Let $\ell_H: \mathbb R \rightarrow \mathbb R_{\infty}, x\mapsto \max\{0, 1-x\}$, which is the so-called "hinge loss function" (which is important in the context of machine learning and SVM's, but that's not what I want to talk about here).
In an exercise, we're supposed to calculate the so-called "Fenchel conjugate" of this function, which was defined in our lecture notes as follows:
Definition: Let $J: X\rightarrow\mathbb R_{\infty}$ be proper. The convex conjugate (or Fenchel conjugate) $J^{\star}$ is defined as $$J^{\star}(p) = \sup_{x\in X}\left(\left\langle p | x\right\rangle - J(x)\right).$$
One thing missing in the Def. is that $J^{\star}: X^{\star} \rightarrow \mathbb R_{\infty}$, so $J^{\star}$ "operates" on the dual space of $X$.. The solution is supposed to be $$\ell_{H}^{\star}(p) = \begin{cases} p, \quad p\in \left[-1, 0\right], \\ \infty, \ \ \text{otherwise} \end{cases},$$ but I don't obtain this (yet). Here is my approach:
$$\ell^{\star}_{H}(p) = \sup_{x\in \mathbb R}\{ \langle p | x \rangle- \ell_{H}(x) \} = \sup_{x\in \mathbb R}\{ \langle p | x \rangle- \max\{0, 1-x\}\}.$$ To the best of my understanding, $\langle p| x \rangle = p(x)$, since $p\in \mathbb R^{\star}$, and since we can write every element $p$ of $\mathbb R^{\star}$ in the form $p(x) = mx$, where $m\in \mathbb{R}$, we get:
$$\ell^{\star}_{H}(p) = \sup_{x\in \mathbb R}\{ \langle p | x \rangle- \ell_{H}(x) \} = \sup_{x\in \mathbb R}\{ mx - \max\{0, 1-x\}\}.$$
For $x\geq 1$, we have $\max\{0, 1-x\} \geq 0$, and thus $mx - \max\{0, 1-x\} = mx - (1 - x) = (m+1)x - 1$. Thus, for $x\geq 1$, the $\sup$ yields $\infty$, and for $x < 0$, it should yield the same (because then we only have $mx - 0 = mx$).

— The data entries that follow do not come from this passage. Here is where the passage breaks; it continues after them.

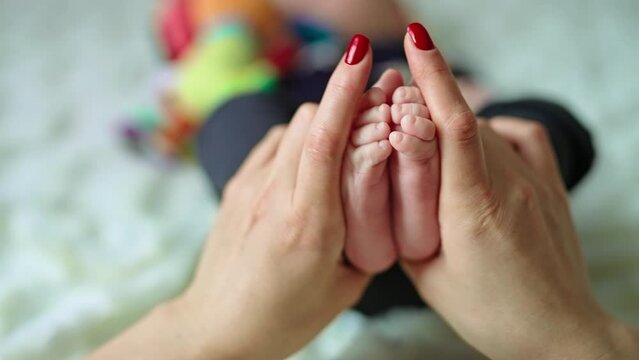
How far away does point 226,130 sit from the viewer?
30.2 inches

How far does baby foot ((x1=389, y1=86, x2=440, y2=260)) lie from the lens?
466mm

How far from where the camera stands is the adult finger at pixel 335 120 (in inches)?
19.2

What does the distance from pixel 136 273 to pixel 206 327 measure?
1.05ft

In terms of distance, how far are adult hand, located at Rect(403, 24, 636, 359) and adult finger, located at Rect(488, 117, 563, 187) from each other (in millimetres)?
58

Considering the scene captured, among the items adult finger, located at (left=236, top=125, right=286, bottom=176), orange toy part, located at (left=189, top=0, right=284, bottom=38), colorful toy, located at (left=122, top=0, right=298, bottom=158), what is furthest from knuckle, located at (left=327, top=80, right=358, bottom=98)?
orange toy part, located at (left=189, top=0, right=284, bottom=38)

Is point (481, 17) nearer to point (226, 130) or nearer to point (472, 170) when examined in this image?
point (226, 130)

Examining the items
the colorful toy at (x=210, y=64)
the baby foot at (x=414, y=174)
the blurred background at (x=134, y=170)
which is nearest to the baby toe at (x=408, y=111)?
the baby foot at (x=414, y=174)

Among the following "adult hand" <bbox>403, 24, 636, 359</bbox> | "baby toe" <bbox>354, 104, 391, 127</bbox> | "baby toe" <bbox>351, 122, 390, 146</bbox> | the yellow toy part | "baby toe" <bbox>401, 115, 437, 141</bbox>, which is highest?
the yellow toy part

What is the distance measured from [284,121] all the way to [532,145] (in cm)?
26

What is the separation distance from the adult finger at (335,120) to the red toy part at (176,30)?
2.32 ft

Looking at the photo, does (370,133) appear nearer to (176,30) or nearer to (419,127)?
(419,127)

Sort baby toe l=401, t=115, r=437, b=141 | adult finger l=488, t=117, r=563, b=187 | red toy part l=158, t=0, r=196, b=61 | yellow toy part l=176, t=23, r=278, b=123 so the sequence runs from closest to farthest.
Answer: baby toe l=401, t=115, r=437, b=141 < adult finger l=488, t=117, r=563, b=187 < yellow toy part l=176, t=23, r=278, b=123 < red toy part l=158, t=0, r=196, b=61

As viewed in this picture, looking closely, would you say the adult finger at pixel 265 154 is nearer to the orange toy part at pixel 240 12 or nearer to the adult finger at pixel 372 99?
the adult finger at pixel 372 99

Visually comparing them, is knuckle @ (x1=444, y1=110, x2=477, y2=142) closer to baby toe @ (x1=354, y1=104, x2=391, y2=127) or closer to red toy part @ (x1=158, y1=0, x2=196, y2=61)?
baby toe @ (x1=354, y1=104, x2=391, y2=127)
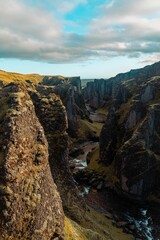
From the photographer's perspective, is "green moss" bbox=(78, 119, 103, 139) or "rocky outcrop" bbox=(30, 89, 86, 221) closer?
"rocky outcrop" bbox=(30, 89, 86, 221)

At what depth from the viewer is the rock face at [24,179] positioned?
35.3 metres

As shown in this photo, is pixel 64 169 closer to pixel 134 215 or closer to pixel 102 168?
pixel 134 215

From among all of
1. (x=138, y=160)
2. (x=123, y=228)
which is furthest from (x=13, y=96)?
(x=138, y=160)

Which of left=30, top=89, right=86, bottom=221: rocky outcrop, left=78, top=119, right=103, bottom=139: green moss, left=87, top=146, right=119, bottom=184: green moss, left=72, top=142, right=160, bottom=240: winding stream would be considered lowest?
left=72, top=142, right=160, bottom=240: winding stream

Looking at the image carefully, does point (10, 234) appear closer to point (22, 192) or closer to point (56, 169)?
point (22, 192)

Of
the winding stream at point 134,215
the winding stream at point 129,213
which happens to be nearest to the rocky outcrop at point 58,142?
the winding stream at point 129,213

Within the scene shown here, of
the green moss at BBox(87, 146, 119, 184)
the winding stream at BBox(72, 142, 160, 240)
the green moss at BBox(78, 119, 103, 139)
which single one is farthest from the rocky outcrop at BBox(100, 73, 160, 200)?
the green moss at BBox(78, 119, 103, 139)

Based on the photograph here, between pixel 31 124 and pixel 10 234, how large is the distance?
13.2 metres

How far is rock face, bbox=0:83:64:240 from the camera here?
116 feet

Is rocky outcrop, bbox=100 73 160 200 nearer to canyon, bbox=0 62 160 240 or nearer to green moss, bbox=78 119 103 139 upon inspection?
canyon, bbox=0 62 160 240

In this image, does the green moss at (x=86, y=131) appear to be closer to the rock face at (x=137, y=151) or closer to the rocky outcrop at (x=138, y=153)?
the rock face at (x=137, y=151)

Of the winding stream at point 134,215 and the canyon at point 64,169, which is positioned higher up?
the canyon at point 64,169

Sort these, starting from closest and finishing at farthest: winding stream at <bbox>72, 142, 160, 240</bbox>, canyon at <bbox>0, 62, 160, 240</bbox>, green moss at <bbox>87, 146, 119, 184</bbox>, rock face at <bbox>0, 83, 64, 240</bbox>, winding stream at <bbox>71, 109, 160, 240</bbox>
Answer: rock face at <bbox>0, 83, 64, 240</bbox>, canyon at <bbox>0, 62, 160, 240</bbox>, winding stream at <bbox>72, 142, 160, 240</bbox>, winding stream at <bbox>71, 109, 160, 240</bbox>, green moss at <bbox>87, 146, 119, 184</bbox>

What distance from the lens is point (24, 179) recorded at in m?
37.7
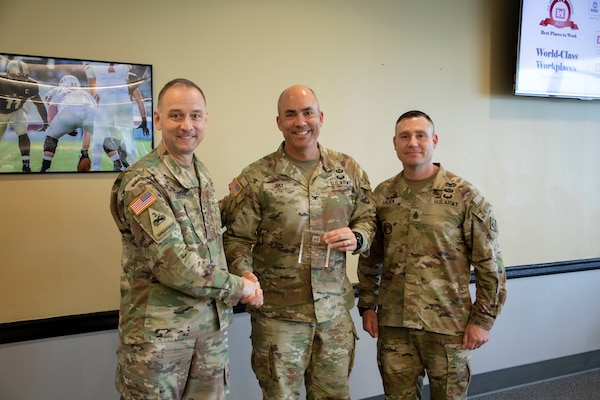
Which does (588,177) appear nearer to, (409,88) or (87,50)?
(409,88)

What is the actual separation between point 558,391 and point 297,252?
2.20 meters

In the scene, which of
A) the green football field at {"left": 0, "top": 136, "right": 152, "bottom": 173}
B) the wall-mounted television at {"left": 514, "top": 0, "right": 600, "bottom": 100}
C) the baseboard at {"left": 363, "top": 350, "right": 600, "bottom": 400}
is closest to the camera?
the green football field at {"left": 0, "top": 136, "right": 152, "bottom": 173}

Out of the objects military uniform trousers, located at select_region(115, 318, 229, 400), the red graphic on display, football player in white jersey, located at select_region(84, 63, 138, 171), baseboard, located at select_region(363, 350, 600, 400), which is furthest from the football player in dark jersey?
the red graphic on display

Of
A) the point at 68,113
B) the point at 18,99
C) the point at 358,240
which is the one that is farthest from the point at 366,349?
the point at 18,99

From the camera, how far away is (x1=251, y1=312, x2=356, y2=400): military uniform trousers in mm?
1821

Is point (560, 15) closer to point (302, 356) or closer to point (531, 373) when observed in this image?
point (531, 373)

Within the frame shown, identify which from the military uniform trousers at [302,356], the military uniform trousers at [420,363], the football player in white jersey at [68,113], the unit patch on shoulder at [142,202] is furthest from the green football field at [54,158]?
the military uniform trousers at [420,363]

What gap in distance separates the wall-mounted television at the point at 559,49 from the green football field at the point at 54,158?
7.94ft

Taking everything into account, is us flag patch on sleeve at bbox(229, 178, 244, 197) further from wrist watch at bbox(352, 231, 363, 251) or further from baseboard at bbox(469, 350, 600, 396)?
baseboard at bbox(469, 350, 600, 396)

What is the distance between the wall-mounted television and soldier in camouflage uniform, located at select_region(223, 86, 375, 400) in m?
1.63

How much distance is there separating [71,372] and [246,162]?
4.07ft

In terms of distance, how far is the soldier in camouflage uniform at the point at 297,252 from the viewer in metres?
1.83

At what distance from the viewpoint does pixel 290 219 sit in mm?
1852

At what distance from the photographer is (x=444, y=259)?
1.90m
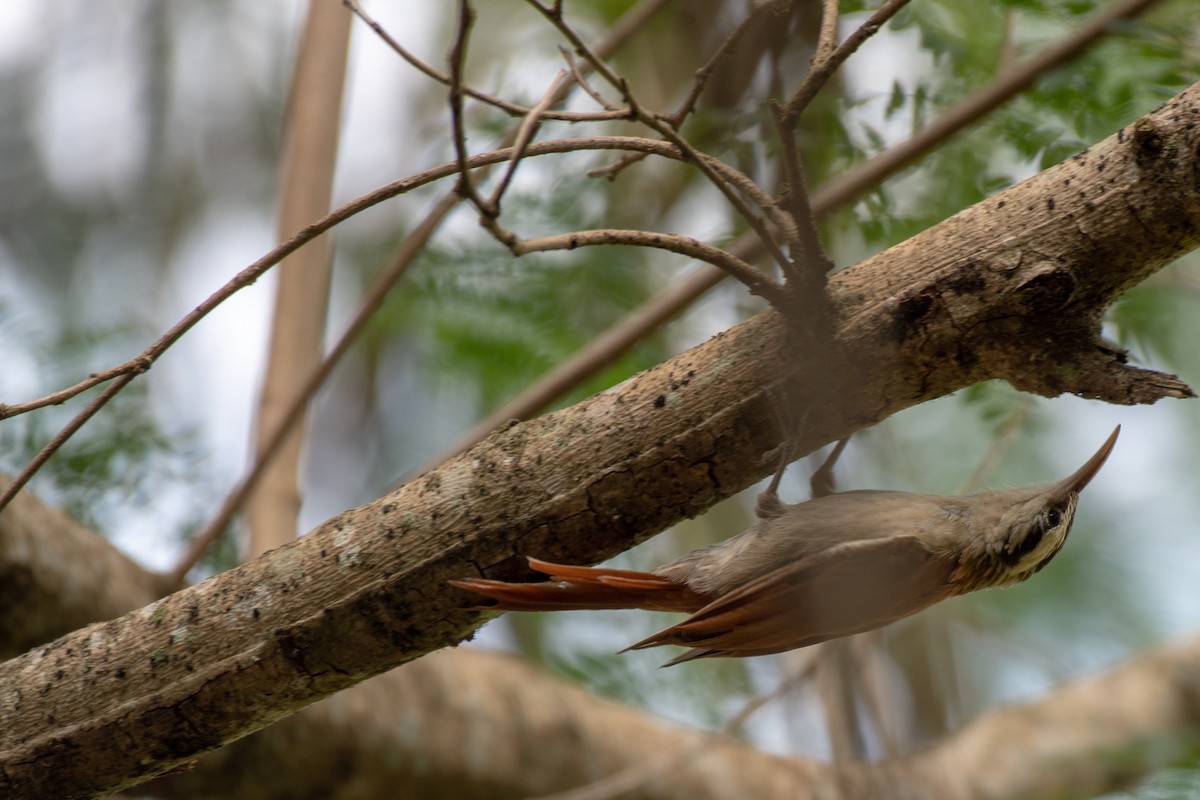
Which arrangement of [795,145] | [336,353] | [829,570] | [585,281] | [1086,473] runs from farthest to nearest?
[585,281] < [336,353] < [1086,473] < [829,570] < [795,145]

Apparently, my thinking is wrong, which leads me to the following questions:
(1) What does it (in the solution from above) mean that $p\in [-1, 0]$? After all, $p$ is an element of the dual space $\mathbb R^{\star}$. Maybe it means that $p(x) \in [-1, 0]$?
(2) Why does the Fenchel conjugate yield $p$ for $p\in [-1, 0]$?